> [Text block]:
Ty Pendlebury from CNET described home audio as “playing a cello with a toothpick.” No wonder it’s hard to make out the hushed tones of Mumblecore. And bless your heart if you’re a non-native speaker of your show’s vernacular.
Even so, some resist normalizing subtitles. Defying the ubiquitous info hack, one person said, “I just read them and miss what’s on screen … Shout out to anyone else who doesn’t hear sounds when they’re too focused on reading.” Someone else pointed out, “Sometimes the subtitles are slightly different from what’s said by the actor/actress and that’s even more distracting.” Also challenging for everyone are those moments when nobody seems to know what’s happening. “At least one third of the time, the subtitler didn’t understand it either, and the subtitle reads ‘Unintelligible,’” a Redditor shared.
At this point for me, watching a movie without subtitles feels at best like a hearing test and at worst like psychological torture. Yes, text blocks announcing [SWEEPING ORCHESTRAL SCORE] destroy the beauty of cinema. And, at home, they get in the way of competing built-in titles that pop up behind them. I will forever be wondering how interviewees on “20/20” relate to the crime, as their own dialogue obscures their identities. And I use my hand to block subtitles from spoiling a guilty verdict before “we the jury” blurts it out.
Somewhat akin to a projectionist threading actual film through metal sprockets for a live theater audience, clicking my remote to “Captions: OFF ALWAYS” feels weirdly terminal. What happens after I press play on my Prime rental? Will I understand the plot without a constant stream of backup copy? Will I miss half the story without realizing it’s already vanished? Should I just stop trying to be a hero and turn the subtitles back on? Looks like we’ll cross that “br√√∫∫∫∫ççç///” when we come to it.
If I never go back to plain-watching TV again, I’m okay with it. I don’t want to waste any more time wondering what so-and-so said. Please. I’m barely hanging on to my shredded attention span as it is. Subtitle culture isn’t strictly an age thing at the moment, but considering its grip on most of us, it will be someday. And for that, may they always make TVs larger than the font size we need to enjoy them.

> [Directive]: Please reproduce, word for word, the part of the subtitles text above that begins with the words containing "Ty Pendlebury from" and ends with "a Redditor shared.".

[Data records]

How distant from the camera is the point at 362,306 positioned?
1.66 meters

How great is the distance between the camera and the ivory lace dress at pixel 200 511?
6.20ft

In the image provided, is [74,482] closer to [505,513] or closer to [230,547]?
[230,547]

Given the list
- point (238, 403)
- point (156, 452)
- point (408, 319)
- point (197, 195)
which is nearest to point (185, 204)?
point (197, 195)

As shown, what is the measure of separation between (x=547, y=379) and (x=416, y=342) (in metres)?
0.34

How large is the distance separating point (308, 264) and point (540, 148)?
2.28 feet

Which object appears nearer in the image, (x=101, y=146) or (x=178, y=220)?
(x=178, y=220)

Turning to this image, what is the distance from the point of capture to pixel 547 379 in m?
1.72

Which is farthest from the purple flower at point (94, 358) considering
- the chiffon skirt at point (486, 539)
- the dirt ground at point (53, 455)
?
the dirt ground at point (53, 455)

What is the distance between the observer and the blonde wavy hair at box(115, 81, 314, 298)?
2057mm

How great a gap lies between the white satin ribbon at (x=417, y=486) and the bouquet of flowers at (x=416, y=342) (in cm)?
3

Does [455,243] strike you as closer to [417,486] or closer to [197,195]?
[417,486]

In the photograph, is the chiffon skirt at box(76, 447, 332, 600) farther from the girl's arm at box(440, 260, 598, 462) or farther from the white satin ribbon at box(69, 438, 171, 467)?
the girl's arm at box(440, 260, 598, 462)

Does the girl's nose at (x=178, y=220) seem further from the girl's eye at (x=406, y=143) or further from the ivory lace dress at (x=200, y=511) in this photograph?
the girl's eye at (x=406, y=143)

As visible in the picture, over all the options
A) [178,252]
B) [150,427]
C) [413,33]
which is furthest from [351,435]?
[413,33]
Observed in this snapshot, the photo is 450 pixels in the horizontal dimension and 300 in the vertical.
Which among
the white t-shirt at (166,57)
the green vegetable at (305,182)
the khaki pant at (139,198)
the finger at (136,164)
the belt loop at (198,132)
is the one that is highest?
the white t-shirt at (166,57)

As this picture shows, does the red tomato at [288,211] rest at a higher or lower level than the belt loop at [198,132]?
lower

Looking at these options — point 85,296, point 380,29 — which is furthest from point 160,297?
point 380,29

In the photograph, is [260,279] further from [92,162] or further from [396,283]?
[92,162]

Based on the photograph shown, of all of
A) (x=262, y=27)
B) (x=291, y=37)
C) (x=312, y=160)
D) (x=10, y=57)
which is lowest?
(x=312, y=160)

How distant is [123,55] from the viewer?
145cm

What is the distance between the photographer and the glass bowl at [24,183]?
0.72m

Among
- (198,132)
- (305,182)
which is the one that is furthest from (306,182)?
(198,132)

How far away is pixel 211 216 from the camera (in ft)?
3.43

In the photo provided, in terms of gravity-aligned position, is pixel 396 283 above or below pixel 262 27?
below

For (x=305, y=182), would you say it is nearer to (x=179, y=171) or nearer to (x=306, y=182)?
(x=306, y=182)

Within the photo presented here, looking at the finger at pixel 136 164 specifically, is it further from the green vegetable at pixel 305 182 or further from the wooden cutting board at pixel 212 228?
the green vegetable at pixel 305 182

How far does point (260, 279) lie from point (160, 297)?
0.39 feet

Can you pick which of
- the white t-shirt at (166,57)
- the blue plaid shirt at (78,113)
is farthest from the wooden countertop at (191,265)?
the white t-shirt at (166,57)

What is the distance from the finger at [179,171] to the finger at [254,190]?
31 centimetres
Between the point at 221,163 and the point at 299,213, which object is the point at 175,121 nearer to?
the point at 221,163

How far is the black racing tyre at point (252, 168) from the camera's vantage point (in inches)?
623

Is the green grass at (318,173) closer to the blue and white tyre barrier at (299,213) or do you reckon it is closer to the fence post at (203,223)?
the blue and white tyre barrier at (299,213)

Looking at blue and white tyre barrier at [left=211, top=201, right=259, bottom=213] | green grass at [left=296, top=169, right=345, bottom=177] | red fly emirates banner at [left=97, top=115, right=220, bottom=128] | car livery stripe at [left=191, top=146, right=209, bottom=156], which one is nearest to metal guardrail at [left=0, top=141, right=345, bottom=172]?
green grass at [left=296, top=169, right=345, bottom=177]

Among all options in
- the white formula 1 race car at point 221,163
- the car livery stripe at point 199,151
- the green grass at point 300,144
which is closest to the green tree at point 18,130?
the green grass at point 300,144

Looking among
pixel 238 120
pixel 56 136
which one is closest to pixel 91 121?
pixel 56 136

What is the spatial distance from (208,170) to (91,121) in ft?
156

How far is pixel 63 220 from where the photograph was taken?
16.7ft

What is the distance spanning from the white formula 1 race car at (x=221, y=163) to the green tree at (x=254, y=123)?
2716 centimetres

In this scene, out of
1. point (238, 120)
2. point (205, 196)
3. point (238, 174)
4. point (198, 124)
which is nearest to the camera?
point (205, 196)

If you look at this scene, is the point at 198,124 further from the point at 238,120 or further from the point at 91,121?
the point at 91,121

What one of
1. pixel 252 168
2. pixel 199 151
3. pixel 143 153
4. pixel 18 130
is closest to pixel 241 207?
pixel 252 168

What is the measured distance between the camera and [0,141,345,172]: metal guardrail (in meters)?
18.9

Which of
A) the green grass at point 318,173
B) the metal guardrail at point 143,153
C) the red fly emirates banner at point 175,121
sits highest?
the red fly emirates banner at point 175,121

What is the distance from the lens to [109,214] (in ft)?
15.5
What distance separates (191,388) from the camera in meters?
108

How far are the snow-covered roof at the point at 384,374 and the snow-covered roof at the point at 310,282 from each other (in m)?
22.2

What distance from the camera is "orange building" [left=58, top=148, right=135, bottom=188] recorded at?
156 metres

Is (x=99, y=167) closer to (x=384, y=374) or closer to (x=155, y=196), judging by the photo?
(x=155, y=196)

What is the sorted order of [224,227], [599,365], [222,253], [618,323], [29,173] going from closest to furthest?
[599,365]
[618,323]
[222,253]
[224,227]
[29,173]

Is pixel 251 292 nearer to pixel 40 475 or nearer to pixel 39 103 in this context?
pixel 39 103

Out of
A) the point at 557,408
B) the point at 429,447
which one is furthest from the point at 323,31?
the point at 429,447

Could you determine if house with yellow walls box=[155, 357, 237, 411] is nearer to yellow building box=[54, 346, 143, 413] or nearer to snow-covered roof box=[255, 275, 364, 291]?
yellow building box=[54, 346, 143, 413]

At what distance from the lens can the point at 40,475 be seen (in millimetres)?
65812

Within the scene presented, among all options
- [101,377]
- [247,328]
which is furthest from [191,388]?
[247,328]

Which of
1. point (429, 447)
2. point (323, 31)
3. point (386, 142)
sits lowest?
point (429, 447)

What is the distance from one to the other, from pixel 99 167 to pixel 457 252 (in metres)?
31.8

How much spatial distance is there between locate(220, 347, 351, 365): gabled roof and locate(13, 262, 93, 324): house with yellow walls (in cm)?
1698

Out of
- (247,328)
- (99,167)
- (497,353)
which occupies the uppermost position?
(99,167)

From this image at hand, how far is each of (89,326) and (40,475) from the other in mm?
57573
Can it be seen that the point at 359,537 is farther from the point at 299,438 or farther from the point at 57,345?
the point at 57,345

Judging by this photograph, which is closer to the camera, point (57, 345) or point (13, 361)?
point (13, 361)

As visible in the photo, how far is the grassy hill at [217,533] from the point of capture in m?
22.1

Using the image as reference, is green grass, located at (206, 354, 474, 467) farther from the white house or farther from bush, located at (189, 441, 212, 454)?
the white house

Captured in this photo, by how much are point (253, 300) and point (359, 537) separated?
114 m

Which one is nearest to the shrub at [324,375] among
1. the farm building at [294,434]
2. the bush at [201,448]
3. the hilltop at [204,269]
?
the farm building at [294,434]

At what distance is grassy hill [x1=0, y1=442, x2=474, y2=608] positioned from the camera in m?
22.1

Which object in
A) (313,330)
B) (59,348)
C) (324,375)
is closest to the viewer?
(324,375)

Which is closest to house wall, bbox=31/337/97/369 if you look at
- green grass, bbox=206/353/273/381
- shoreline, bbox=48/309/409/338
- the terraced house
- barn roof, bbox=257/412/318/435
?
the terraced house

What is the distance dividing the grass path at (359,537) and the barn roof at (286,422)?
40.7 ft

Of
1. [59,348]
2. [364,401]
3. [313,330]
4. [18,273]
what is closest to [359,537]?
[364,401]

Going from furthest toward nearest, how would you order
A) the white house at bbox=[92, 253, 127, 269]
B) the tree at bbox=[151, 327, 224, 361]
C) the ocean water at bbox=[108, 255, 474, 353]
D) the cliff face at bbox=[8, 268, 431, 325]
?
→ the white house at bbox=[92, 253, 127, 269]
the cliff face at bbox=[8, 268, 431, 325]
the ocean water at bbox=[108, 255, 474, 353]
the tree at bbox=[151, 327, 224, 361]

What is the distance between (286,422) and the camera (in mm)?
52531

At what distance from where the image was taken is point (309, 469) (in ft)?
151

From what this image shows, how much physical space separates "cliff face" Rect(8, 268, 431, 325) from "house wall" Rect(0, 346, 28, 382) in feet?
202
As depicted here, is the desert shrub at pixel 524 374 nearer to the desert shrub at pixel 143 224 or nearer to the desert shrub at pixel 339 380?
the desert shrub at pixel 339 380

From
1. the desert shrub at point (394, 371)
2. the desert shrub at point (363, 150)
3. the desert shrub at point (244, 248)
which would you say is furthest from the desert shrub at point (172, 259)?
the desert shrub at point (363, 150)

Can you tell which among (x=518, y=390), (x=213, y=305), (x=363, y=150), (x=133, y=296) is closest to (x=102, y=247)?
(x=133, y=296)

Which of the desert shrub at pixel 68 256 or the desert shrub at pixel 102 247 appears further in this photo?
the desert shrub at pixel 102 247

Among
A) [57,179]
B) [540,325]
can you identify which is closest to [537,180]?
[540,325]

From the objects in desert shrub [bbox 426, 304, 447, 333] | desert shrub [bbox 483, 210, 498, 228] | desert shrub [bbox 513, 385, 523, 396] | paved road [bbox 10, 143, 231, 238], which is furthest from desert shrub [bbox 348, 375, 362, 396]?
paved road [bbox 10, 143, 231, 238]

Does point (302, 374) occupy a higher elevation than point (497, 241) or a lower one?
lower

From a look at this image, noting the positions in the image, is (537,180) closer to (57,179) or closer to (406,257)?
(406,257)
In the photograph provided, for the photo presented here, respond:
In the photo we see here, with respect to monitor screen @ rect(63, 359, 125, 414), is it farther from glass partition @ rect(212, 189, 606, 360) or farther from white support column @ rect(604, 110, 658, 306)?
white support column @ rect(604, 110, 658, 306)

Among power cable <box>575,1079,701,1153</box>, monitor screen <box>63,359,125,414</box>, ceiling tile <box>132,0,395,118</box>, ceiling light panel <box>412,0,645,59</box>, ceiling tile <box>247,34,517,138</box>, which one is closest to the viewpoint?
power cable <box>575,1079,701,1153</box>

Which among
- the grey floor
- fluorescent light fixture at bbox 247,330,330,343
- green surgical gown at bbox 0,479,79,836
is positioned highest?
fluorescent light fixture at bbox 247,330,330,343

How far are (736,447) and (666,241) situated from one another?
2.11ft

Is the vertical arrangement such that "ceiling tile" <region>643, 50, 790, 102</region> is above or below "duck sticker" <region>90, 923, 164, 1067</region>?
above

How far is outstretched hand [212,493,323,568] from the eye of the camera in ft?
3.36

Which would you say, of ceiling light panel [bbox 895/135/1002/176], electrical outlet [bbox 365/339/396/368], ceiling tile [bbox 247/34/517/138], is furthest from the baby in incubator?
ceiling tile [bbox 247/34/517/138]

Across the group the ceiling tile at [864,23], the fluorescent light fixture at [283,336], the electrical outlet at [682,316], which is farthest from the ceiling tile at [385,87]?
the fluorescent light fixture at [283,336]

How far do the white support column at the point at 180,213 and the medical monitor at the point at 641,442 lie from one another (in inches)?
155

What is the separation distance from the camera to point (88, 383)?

> [Solution below]:
Ty Pendlebury from CNET described home audio as “playing a cello with a toothpick.” No wonder it’s hard to make out the hushed tones of Mumblecore. And bless your heart if you’re a non-native speaker of your show’s vernacular.
Even so, some resist normalizing subtitles. Defying the ubiquitous info hack, one person said, “I just read them and miss what’s on screen … Shout out to anyone else who doesn’t hear sounds when they’re too focused on reading.” Someone else pointed out, “Sometimes the subtitles are slightly different from what’s said by the actor/actress and that’s even more distracting.” Also challenging for everyone are those moments when nobody seems to know what’s happening. “At least one third of the time, the subtitler didn’t understand it either, and the subtitle reads ‘Unintelligible,’” a Redditor shared.